### Auszug zum Lesen:
Adam Smith verband Philosophie und Ökonomie, wenn er im Sinne Leibniz eine "prästabilisierte Harmonie" als Voraussetzung eines ethisch guten Ergebnisses eines funktionierenden Marktes ansieht. Falsch ist es, den Markt im Sinne von A. von Hayek zur erhöhten Instanz des Denkens zu machen. Bereits der globalisierte Wettbewerb fordert eine Einbindung in eine Rahmenordnung von globalen Human-, Sozial- und Umweltstandards. Dies bestätigen die großen Weltwirtschaftskonferenzen und Umweltkonferenzen. Die Ordnungspolitik muss angesichts des globalen Wettbewerbes vor dem Markt da sein.

Die Gültigkeit ethischer Forderungen einer Wirtschaftsethik hängt davon ab, ob ihr Geltungsanspruch inter- oder transsubjektiv als notwendig angesehen werden kann. Das Gewinnstreben in Maßen ist heute ein Mittel unter anderen, um die sozialen Spannungen abzubauen und um Innovationsmaßnahmen vorzunehmen. Gewinnstreben wird in einer Erwerbswirtschaft in bezug auf Einkauf und Verkauf. als richtiggemeinte Maßnahmen angesehen

--Auch heute noch enthalten die Methoden Adam Smiths zukunftsweisende Gedanken für die gesellschaftliche Praxis. Gerade seine demokratischen Wirtschaftsgedanken: "Ich und der Andere" haben den Begriff des fairen Wettbewerbs geschaffen und gleichzeitig die politische Demokratie gestärkt. Die heutigen demokratischen Regierungen mit ihrer Gewaltenteilung ermöglichen eine freie Wirtschaftsform, den Wettbewerb wie auch die Marktwirtschaft. Die kommunistischen diktatorischen Staatsformen haben sich nach ihrem Zusammenbruch 1990 der Marktwirtschaft als neuer Möglichkeit geöffnet. Die westlich demokratischen Wertegemeinschaften enthalten eine Regelungspotenz in sich um Konflikte zu lösen.

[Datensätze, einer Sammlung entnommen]
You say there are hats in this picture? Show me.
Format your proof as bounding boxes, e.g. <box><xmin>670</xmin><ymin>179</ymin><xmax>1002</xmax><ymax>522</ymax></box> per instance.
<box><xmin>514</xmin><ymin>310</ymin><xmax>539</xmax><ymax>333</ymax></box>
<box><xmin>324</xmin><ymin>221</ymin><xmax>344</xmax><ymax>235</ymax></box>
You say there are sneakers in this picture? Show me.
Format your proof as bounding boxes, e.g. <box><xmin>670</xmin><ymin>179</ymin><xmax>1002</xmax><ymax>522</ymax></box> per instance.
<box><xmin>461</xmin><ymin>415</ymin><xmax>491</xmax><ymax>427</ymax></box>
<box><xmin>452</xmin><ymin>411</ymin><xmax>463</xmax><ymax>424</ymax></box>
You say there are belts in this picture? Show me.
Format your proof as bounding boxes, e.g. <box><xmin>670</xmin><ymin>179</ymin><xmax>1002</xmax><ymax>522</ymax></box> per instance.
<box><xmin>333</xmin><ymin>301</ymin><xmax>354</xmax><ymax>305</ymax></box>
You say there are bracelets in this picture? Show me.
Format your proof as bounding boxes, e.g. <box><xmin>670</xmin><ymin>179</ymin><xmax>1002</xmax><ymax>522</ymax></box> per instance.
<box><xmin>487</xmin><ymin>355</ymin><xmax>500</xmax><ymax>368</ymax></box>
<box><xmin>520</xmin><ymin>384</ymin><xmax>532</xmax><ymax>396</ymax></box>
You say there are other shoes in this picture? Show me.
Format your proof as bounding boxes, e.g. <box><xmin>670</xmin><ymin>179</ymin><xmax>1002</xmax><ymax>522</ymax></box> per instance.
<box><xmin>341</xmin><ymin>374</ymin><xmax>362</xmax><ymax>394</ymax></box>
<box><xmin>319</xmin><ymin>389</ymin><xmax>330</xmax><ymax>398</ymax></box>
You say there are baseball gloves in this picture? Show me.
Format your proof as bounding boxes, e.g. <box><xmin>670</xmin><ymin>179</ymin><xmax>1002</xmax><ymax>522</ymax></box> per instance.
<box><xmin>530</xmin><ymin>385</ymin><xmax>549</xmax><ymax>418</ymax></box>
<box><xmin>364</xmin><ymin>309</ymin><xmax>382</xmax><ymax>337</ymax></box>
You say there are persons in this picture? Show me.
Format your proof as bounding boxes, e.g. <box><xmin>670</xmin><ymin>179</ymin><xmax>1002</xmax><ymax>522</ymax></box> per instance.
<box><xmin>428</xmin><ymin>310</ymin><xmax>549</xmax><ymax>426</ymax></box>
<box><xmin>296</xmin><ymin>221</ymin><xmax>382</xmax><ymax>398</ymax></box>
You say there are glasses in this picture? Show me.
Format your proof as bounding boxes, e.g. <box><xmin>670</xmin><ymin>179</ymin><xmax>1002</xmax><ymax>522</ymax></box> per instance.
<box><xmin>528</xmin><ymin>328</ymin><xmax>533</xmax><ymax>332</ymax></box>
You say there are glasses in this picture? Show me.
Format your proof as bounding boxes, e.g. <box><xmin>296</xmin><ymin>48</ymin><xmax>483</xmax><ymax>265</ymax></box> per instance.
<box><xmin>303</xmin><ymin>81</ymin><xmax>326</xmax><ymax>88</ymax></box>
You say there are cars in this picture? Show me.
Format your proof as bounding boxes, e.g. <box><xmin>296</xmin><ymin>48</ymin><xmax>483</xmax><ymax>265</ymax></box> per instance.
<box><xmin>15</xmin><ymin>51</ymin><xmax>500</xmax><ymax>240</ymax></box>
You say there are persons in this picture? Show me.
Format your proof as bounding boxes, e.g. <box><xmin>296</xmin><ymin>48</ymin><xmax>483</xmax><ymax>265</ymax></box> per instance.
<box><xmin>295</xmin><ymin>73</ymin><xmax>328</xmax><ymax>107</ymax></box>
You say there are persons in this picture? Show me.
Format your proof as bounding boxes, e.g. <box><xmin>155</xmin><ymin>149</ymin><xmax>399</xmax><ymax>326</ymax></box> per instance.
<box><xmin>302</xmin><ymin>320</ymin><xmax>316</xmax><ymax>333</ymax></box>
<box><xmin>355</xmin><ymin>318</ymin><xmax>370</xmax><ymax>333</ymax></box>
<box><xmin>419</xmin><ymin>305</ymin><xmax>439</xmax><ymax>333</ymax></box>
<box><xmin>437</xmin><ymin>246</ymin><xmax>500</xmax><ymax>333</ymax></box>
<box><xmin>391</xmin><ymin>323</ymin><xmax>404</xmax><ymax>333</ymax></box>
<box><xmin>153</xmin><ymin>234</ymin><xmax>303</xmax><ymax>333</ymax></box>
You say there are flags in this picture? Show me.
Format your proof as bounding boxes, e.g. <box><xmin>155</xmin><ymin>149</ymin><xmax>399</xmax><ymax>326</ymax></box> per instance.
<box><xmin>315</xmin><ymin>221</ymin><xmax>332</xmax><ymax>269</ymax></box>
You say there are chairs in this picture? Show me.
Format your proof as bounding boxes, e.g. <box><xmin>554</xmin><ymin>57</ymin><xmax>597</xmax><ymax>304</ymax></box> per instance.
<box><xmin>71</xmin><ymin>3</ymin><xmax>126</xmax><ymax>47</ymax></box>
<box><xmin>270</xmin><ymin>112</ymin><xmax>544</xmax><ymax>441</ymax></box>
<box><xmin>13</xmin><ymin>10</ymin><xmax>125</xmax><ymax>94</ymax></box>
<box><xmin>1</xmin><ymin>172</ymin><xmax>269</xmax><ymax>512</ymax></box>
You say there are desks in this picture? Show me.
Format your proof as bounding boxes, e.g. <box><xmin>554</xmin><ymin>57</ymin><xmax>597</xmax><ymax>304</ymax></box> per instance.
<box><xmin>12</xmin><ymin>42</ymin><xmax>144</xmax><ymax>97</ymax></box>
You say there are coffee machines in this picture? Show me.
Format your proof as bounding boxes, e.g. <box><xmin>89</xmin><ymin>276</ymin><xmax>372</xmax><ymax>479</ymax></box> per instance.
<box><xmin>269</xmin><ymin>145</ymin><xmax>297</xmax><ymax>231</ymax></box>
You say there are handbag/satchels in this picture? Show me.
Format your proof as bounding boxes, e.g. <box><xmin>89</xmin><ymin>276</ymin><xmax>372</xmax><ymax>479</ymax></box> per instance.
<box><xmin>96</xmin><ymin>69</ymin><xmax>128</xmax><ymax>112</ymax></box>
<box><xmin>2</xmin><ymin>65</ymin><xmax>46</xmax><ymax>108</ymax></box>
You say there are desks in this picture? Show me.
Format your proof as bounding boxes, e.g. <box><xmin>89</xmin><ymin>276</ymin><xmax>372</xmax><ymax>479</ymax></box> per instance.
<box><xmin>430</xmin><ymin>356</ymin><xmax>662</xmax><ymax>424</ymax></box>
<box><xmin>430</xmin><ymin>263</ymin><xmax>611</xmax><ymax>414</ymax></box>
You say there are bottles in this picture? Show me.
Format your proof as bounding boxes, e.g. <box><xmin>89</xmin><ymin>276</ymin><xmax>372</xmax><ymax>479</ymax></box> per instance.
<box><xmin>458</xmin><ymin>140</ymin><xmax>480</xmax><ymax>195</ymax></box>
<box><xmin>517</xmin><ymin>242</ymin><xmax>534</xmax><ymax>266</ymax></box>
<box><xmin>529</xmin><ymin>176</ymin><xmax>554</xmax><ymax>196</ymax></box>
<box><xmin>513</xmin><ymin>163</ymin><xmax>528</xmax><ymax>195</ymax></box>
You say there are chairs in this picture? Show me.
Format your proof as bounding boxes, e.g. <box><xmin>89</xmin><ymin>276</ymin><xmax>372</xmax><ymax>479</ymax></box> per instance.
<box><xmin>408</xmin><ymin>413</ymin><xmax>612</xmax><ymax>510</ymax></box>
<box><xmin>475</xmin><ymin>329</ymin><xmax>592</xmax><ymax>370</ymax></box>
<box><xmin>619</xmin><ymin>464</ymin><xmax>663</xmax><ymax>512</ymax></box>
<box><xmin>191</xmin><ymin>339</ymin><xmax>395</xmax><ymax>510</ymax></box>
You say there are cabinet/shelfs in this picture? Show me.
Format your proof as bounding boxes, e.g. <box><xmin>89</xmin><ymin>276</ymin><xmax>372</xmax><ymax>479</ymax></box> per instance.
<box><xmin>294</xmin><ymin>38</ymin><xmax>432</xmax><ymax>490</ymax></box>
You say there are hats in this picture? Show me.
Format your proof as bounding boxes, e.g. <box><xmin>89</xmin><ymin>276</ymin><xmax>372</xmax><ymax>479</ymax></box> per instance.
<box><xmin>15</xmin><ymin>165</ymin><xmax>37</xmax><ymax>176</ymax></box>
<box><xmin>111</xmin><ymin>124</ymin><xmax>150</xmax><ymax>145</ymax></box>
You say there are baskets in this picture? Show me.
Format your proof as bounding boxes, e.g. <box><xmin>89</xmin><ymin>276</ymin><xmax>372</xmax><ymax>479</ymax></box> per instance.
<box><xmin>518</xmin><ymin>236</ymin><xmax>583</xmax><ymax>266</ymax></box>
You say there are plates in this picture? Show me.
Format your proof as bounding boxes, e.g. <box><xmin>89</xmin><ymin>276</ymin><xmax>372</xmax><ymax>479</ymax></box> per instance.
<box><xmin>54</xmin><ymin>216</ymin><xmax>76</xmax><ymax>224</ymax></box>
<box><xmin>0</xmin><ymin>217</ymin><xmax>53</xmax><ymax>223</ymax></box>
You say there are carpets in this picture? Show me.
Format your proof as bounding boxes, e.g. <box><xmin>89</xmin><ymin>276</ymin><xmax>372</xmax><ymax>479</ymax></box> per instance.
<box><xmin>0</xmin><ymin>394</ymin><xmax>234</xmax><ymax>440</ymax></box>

### Bearbeiten Sie Folgendes:
1. Legen Sie in ein bis drei Sätzen dar, weshalb laut dem Auszug über Wirtschaftsethik die Ordnungspolitik vor dem Markt da sein muss.
2. Schreiben Sie aus dem Auszug über Wirtschaftsethik eine Passage wortgetreu ab: Setzen Sie bei den Worten „--Auch heute noch“ ein und enden Sie nach „Konflikte zu lösen.“.

### Lösungen je Aufgabe:
1. Schon der globalisierte Wettbewerb verlangt eine Einbindung in eine Rahmenordnung von globalen Human-, Sozial- und Umweltstandards, was die großen Weltwirtschafts- und Umweltkonferenzen bestätigen. Daher muss die Ordnungspolitik angesichts des globalen Wettbewerbs dem Markt vorausgehen, statt den Markt zur erhöhten Instanz des Denkens zu machen.

2.
--Auch heute noch enthalten die Methoden Adam Smiths zukunftsweisende Gedanken für die gesellschaftliche Praxis. Gerade seine demokratischen Wirtschaftsgedanken: "Ich und der Andere" haben den Begriff des fairen Wettbewerbs geschaffen und gleichzeitig die politische Demokratie gestärkt. Die heutigen demokratischen Regierungen mit ihrer Gewaltenteilung ermöglichen eine freie Wirtschaftsform, den Wettbewerb wie auch die Marktwirtschaft. Die kommunistischen diktatorischen Staatsformen haben sich nach ihrem Zusammenbruch 1990 der Marktwirtschaft als neuer Möglichkeit geöffnet. Die westlich demokratischen Wertegemeinschaften enthalten eine Regelungspotenz in sich um Konflikte zu lösen.